Text under study>
============================================================
San Diego

San Diego City Council Discusses Regulations for Pot Use Following Passage of Prop 64

SDPD Chief of Police spoke in favor of the council's

The San Diego City Council voted Tuesday to legalize recreational pot dispensaries, but it will still be a while before they can open. San Diego is the first local city to do so since California voters approved Prop 64 in November.

That state law made it legal for people over 21 to possess and smoke recreational marijuana. Previously, marijuana was legal only for medicinal purposes and available with a prescription.

Now, the city is putting measures in place for when it becomes legal to buy and sell pot in January 2018.

Dozens of people gathered at the council meeting to voice their concerns regarding the proposed regulations for marijuana. 

According to the proposed amendment by the city's Planning Department, marijuana distribution would be prohibited at special events. There would also be a limit to the number of marijuana plants people can grow in their homes to only six.

The department also proposed that packaging for pot and edibles include warning labels that list the potency. Packaging should also not attract children, according to the proposal.

The regulations are modeled after the city's current medical marijuana ordinance.

During the council meeting, Blake Herrschaft, Vice-Chair of the Ocean Beach Planning Board, said 81 percent of Ocean Beach residents voted in favor of Prop 64 and the proposed amendment goes against voters' wishes.

Herrschaft said they sent a letter to the city's Planning Department, opposing the amendment.

The letter, in part, read: 

"The Ocean Beach Planning Board commends the City on a proactive approach to cannabis, but we very concerned that the “broad-brush stroke” approach put forward by the Planning Department does not align with the will of the community nor the General Plan. San Diego’s City of Villages development strategy is based on the goal to create “mixed-use activity centers that serve as vibrant cores of our community.” To create vibrant and sustainable communities, we need responsible, area-specific approaches to regulating new use types. The amendments put forward by the Planning Department are just the opposite, and do not reflect a fully developed, well thought out, area-specific approach to Cannabis use in our community."
============================================================
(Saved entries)
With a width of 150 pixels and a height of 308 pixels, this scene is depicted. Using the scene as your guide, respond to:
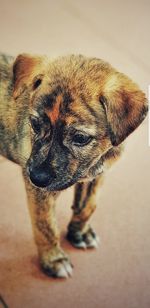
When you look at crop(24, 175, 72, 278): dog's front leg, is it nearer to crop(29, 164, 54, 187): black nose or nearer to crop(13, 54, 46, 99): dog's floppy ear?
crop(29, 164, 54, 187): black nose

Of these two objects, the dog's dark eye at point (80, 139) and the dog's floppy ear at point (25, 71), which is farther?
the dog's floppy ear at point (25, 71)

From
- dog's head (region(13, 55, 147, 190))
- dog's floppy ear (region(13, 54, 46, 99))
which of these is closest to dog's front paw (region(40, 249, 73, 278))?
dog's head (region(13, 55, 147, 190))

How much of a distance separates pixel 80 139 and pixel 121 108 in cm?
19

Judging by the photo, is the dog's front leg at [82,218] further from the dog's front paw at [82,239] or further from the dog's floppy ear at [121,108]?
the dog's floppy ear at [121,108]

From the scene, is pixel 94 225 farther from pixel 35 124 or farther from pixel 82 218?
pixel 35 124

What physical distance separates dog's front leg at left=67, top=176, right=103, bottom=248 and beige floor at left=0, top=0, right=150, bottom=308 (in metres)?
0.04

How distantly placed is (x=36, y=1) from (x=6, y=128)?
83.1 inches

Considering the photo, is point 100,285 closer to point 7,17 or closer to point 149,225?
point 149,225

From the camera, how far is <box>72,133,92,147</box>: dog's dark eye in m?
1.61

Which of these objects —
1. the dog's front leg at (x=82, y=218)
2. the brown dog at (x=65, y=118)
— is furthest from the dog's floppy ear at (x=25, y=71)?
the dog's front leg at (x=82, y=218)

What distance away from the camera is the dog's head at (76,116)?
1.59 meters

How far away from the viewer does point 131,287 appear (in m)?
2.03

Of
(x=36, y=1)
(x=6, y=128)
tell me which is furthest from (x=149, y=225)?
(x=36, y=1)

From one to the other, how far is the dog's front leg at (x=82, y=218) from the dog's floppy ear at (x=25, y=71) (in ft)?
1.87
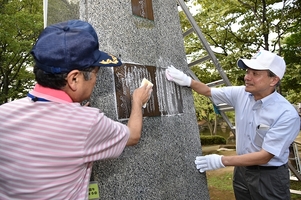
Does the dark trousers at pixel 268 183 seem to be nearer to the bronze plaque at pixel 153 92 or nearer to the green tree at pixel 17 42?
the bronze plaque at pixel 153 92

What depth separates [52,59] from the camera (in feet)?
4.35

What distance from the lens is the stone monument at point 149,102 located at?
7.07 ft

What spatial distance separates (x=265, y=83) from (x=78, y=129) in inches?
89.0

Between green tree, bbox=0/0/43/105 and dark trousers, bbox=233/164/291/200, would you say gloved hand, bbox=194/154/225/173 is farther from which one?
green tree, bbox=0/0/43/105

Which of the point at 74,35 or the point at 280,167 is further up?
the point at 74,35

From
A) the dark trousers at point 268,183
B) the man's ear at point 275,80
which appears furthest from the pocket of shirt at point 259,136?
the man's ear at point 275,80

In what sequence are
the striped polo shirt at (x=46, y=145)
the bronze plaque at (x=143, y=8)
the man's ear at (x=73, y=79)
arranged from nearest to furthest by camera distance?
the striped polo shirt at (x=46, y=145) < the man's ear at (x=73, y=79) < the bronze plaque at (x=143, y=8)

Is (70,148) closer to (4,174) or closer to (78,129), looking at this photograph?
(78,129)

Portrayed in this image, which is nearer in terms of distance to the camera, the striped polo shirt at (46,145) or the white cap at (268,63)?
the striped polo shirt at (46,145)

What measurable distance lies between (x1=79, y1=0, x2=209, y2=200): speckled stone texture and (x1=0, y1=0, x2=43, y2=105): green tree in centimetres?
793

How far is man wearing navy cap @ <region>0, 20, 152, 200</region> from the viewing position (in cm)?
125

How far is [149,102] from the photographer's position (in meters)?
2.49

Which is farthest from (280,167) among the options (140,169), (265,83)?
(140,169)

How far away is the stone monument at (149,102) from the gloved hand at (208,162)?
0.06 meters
============================================================
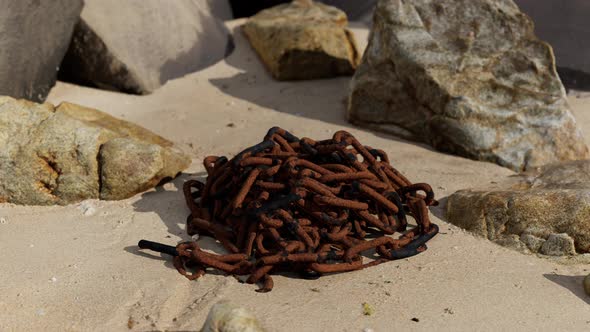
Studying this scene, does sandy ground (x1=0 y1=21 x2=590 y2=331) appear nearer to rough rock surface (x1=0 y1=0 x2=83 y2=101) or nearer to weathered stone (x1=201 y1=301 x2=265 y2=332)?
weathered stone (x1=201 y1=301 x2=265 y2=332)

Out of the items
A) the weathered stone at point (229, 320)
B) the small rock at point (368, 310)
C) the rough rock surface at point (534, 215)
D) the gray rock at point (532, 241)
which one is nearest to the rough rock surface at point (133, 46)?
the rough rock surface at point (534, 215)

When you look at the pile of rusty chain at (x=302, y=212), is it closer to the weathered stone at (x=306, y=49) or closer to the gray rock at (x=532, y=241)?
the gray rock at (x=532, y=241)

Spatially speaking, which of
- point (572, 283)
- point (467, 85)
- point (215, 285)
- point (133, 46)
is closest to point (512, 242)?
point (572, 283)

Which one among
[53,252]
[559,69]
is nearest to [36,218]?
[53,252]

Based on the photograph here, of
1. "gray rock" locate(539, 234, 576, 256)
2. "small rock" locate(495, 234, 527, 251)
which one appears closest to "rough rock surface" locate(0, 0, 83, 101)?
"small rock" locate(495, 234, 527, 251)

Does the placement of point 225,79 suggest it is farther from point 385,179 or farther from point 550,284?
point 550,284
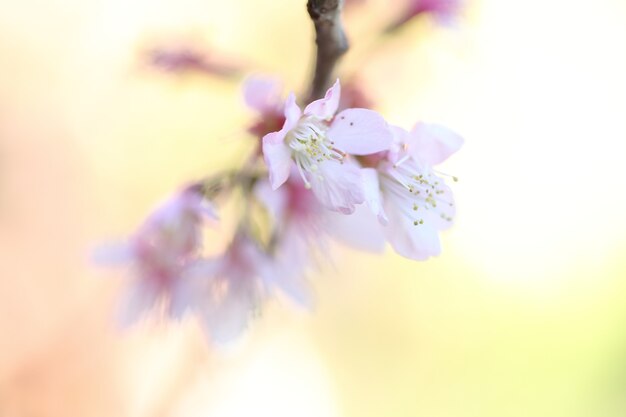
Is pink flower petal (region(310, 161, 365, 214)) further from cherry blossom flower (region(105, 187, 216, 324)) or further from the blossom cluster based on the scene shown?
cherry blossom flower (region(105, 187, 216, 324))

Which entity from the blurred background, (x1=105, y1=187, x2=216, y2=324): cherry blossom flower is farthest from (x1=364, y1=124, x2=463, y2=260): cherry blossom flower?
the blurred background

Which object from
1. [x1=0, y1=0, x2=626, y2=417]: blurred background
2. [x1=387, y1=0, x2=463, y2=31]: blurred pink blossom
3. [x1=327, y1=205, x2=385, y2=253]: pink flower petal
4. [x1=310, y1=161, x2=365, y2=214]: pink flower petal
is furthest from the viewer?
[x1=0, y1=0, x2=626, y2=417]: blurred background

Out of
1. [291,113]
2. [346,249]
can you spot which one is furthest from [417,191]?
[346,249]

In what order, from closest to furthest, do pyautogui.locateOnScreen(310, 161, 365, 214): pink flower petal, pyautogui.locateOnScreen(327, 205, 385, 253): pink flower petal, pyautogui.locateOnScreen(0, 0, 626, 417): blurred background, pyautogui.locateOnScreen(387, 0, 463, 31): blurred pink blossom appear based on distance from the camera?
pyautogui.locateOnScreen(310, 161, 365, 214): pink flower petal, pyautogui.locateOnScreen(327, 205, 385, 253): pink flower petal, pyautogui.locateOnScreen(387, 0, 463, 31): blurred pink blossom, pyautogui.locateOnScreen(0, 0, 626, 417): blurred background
============================================================
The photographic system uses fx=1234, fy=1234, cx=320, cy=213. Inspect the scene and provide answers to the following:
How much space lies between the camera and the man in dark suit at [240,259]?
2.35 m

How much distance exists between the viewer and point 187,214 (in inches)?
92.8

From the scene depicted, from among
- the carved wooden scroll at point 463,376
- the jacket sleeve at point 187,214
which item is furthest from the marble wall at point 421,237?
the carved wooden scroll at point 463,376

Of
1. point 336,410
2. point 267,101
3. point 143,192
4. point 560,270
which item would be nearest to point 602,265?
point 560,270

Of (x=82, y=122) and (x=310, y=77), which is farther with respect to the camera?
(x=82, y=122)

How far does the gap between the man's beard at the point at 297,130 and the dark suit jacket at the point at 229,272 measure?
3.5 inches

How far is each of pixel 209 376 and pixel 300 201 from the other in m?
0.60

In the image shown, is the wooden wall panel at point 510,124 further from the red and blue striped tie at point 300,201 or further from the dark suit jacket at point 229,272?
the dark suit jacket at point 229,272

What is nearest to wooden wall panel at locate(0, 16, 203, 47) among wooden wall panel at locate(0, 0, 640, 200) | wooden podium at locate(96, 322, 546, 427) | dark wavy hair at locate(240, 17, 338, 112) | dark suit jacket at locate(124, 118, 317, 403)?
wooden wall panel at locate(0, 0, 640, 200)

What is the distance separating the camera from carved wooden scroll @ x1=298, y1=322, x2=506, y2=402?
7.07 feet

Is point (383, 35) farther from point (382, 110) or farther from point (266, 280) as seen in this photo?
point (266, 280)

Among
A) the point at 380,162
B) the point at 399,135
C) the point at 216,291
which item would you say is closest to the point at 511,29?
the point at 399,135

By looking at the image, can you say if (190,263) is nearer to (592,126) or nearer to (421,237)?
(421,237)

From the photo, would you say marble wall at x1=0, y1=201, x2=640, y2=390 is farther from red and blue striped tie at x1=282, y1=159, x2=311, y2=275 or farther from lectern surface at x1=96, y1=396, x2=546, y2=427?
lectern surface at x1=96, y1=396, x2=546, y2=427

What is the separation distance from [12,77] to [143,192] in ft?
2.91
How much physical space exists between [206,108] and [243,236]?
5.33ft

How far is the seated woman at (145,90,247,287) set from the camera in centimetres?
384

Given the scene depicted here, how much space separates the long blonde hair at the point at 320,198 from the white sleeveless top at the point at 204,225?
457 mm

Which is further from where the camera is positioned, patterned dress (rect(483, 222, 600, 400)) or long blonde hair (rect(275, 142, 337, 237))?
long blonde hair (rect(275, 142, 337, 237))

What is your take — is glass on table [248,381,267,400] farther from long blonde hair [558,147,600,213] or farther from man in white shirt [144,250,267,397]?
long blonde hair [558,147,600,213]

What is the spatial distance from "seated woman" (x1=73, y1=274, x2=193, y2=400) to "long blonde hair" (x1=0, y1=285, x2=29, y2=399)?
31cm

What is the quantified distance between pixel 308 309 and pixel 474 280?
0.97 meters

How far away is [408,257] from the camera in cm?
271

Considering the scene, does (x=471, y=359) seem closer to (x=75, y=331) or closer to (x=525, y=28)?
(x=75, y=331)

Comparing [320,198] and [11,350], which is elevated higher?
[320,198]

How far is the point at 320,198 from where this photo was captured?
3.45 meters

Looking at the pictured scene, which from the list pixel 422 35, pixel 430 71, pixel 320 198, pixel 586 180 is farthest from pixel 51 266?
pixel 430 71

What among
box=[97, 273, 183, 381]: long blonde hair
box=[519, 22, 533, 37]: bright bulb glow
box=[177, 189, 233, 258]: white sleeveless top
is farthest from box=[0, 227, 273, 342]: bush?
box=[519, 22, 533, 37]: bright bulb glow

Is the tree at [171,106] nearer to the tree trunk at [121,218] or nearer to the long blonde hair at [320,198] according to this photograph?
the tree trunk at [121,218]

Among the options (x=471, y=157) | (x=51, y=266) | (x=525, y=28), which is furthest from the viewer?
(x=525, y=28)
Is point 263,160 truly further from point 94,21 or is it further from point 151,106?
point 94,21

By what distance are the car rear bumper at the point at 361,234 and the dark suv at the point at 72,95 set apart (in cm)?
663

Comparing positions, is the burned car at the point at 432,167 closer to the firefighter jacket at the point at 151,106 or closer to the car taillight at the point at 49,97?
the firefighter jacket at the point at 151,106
============================================================
Write out the whole article on San Diego's pot regulations, word for word. These rows come from a different source than the text.

Your response>
San Diego

San Diego City Council Discusses Regulations for Pot Use Following Passage of Prop 64

SDPD Chief of Police spoke in favor of the council's

The San Diego City Council voted Tuesday to legalize recreational pot dispensaries, but it will still be a while before they can open. San Diego is the first local city to do so since California voters approved Prop 64 in November.

That state law made it legal for people over 21 to possess and smoke recreational marijuana. Previously, marijuana was legal only for medicinal purposes and available with a prescription.

Now, the city is putting measures in place for when it becomes legal to buy and sell pot in January 2018.

Dozens of people gathered at the council meeting to voice their concerns regarding the proposed regulations for marijuana. 

According to the proposed amendment by the city's Planning Department, marijuana distribution would be prohibited at special events. There would also be a limit to the number of marijuana plants people can grow in their homes to only six.

The department also proposed that packaging for pot and edibles include warning labels that list the potency. Packaging should also not attract children, according to the proposal.

The regulations are modeled after the city's current medical marijuana ordinance.

During the council meeting, Blake Herrschaft, Vice-Chair of the Ocean Beach Planning Board, said 81 percent of Ocean Beach residents voted in favor of Prop 64 and the proposed amendment goes against voters' wishes.

Herrschaft said they sent a letter to the city's Planning Department, opposing the amendment.

The letter, in part, read: 

"The Ocean Beach Planning Board commends the City on a proactive approach to cannabis, but we very concerned that the “broad-brush stroke” approach put forward by the Planning Department does not align with the will of the community nor the General Plan. San Diego’s City of Villages development strategy is based on the goal to create “mixed-use activity centers that serve as vibrant cores of our community.” To create vibrant and sustainable communities, we need responsible, area-specific approaches to regulating new use types. The amendments put forward by the Planning Department are just the opposite, and do not reflect a fully developed, well thought out, area-specific approach to Cannabis use in our community."